The backward view continues to fail until the regular expression reaches the "M" in the string, so the affirmative-backward view is matched. Because it is 0 length, the current position of the string is still "M". The next regular symbol is <<B>>, and the match "M" fails. The next character is the second "a" in a string. The engine temporarily rolls back one character and finds <<a>> does not match "M".

The next character is the first "B" in the string. The engine temporarily backwards one character to find the backward view is satisfied, while <<b>> matches "B". So the entire regular expression is matched. As a result, the regular expression returns the first "B" in a string.

    • Apps that look forward and backward

Let's look at an example: Find a word with a 6-bit character that contains "cat".

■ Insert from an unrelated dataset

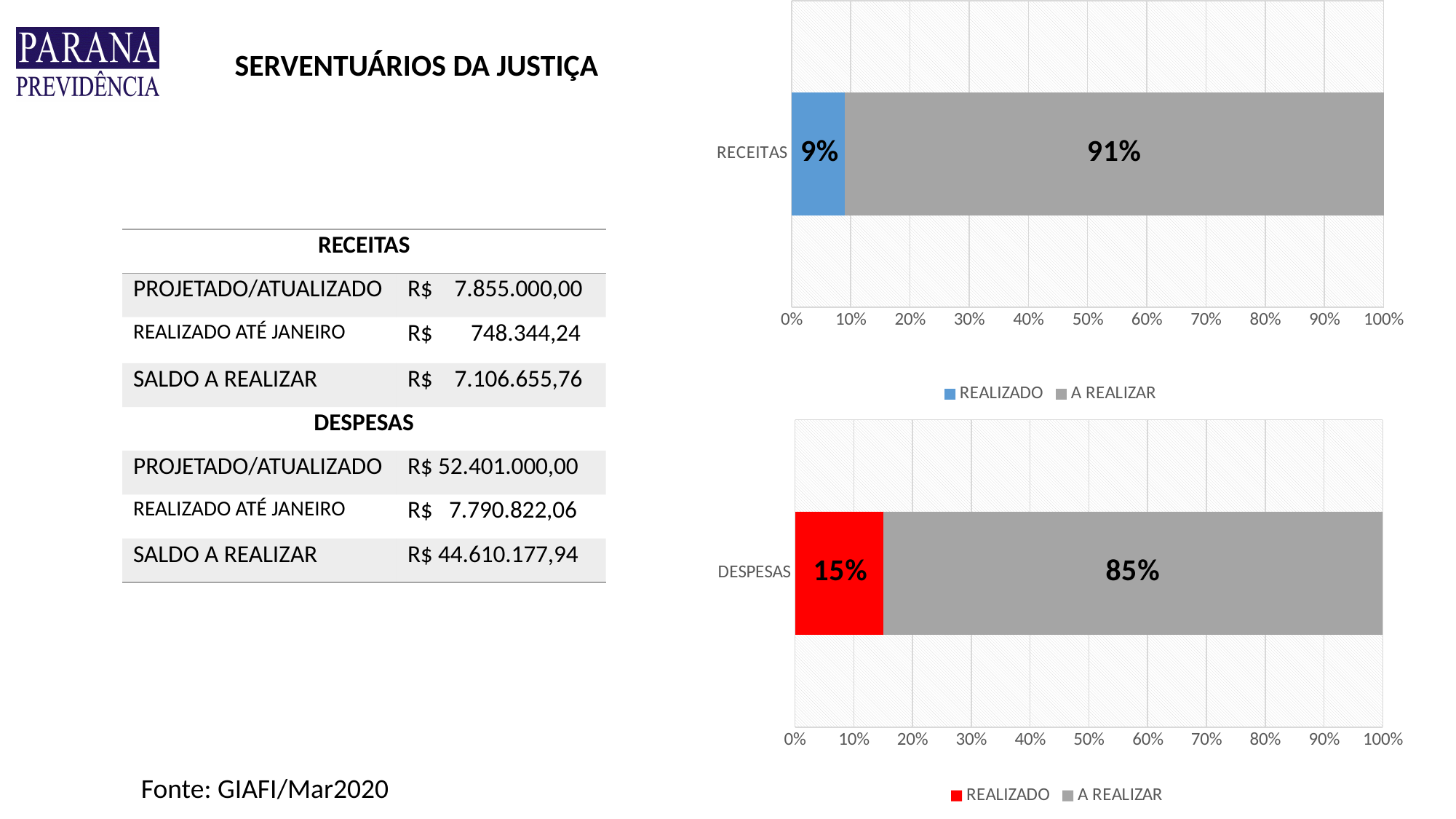
In the DESPESAS chart (bottom right), which series is larger, REALIZADO or A REALIZAR? A REALIZAR How many series does the legend of the DESPESAS chart (bottom right) list? 2 In the RECEITAS chart (top right), what is the difference between A REALIZAR and REALIZADO? 82% In the DESPESAS chart (bottom right), what is the value for A REALIZAR? 85% In the DESPESAS chart (bottom right), what colour is the REALIZADO segment? Red In the RECEITAS chart (top right), is the value for REALIZADO greater or less than 10%? less What kind of chart is the RECEITAS chart (top right)? Stacked bar chart In the RECEITAS chart (top right), what is the total of the stacked bar? 100% In the RECEITAS chart (top right), what is the value for A REALIZAR? 91% In the RECEITAS chart (top right), what is the value for REALIZADO? 9% In the DESPESAS chart (bottom right), what is the value for REALIZADO? 15% In the DESPESAS chart (bottom right), what is the difference between A REALIZAR and REALIZADO? 70%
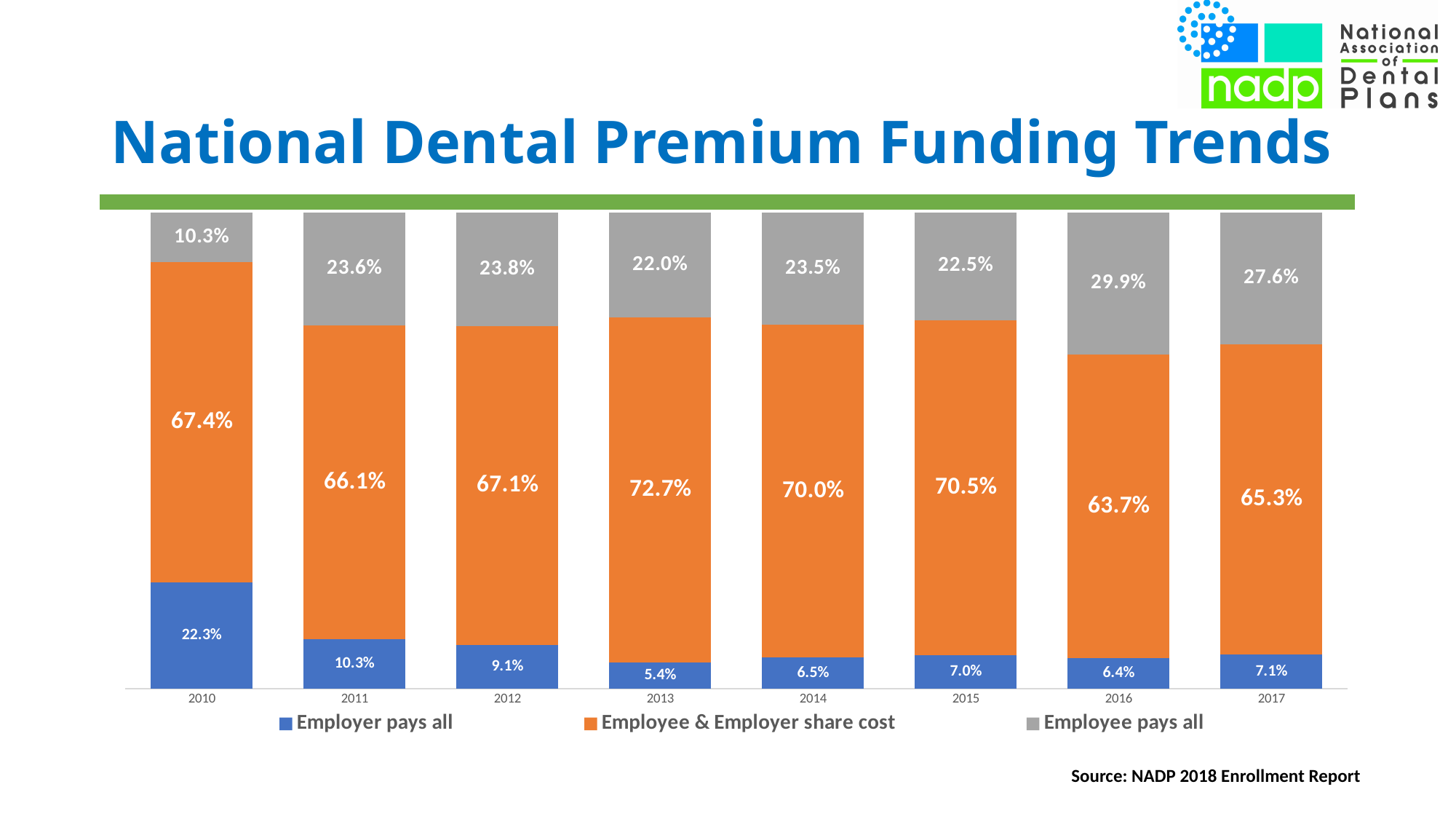
How many series does the legend list? 3 In which year is the 'Employee pays all' segment the highest? 2016 By how many percentage points did 'Employee pays all' increase from 2010 to 2017? 17.3 percentage points In which year is the 'Employer pays all' segment the lowest? 2013 What is the 'Employee pays all' value for 2016? 29.9% Which year has the larger 'Employer pays all' value, 2011 or 2012? 2011 What kind of chart is shown on the slide? Stacked bar chart In which year is the 'Employee & Employer share cost' segment the highest? 2013 Does the 'Employer pays all' value rise or fall from 2010 to 2013? Fall What percentage of dental premiums were funded under 'Employer pays all' in 2010? 22.3% What is the 'Employee & Employer share cost' value for 2013? 72.7% How many years are shown on the x axis of the chart? 8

First, we can solve the problem without looking forward and backward, for example:

<< cat\w{3}|\wcat\w{2}|\w{2}cat\w|\w{3}cat>>

It's easy enough! But this approach becomes awkward when the demand becomes a search for a word with a 6-12-bit character that contains "cat", "dog" or "mouse".

Let's take a look at the scenario using forward viewing. In this example, we have two basic requirements to satisfy: first, we need a 6-bit character, and the second word contains "cat".

The regular expression that satisfies the first requirement is <<\b\w{6}\b>>. A regular expression that satisfies the second requirement is <<\b\w*cat\w*\b>>.

To combine the two, we can get the following regular expression:

<< (? =\b\w{6}\b) \b\w*cat\w*\b>>

The specific matching process is left to the reader. However, it is important to note that the forward view is not consumed by characters, so when the word satisfies a condition with 6 characters, the engine will continue to match the following regular expression from the position before it starts to judge.

Finally, some optimizations can be made to get the following regular expressions:

<<\b (? =\w{6}\b) \w{0,3}cat\w*>>

The conditional test in regular expressions

The syntax for the conditional test is << (? ifthen|else) >>. The "If" section can be a forward-backward view of the expression. If you view forward, the syntax changes to:<< (? =regex) then|else) >>, where the else part is optional.

If the if part is true, the regular engine tries to match the then part, otherwise the engine tries to match the else part.

It is to be remembered that the forward view does not actually consume any characters, so the subsequent then-to-the-else portion of the match is attempted from the part before the if test.

Add a comment to a regular expression

The syntax for adding comments to a regular expression is:<< (? #comment) >>

Example: Add a comment for a regular expression that matches a valid date:

(? #year) (19|20) \d\d[-/.] (? #month) (0[1-9]|1[012]) [- /.] (? #day) (0[1-9]| [12] [0-9]|3[01])

The regular expression in layman's language (II.)

Contact Us

The content source of this page is from Internet, which doesn't represent Alibaba Cloud's opinion; products and services mentioned on that page don't have any relationship with Alibaba Cloud. If the content of the page makes you feel confusing, please write us an email, we will handle the problem within 5 days after receiving your email.

If you find any instances of plagiarism from the community, please send an email to: info-contact@alibabacloud.com and provide relevant evidence. A staff member will contact you within 5 working days.

A Free Trial That Lets You Build Big!

Start building with 50+ products and up to 12 months usage for Elastic Compute Service

  • Sales Support

    1 on 1 presale consultation

  • After-Sales Support

    24/7 Technical Support 6 Free Tickets per Quarter Faster Response

  • Alibaba Cloud offers highly flexible support services tailored to meet your exact needs.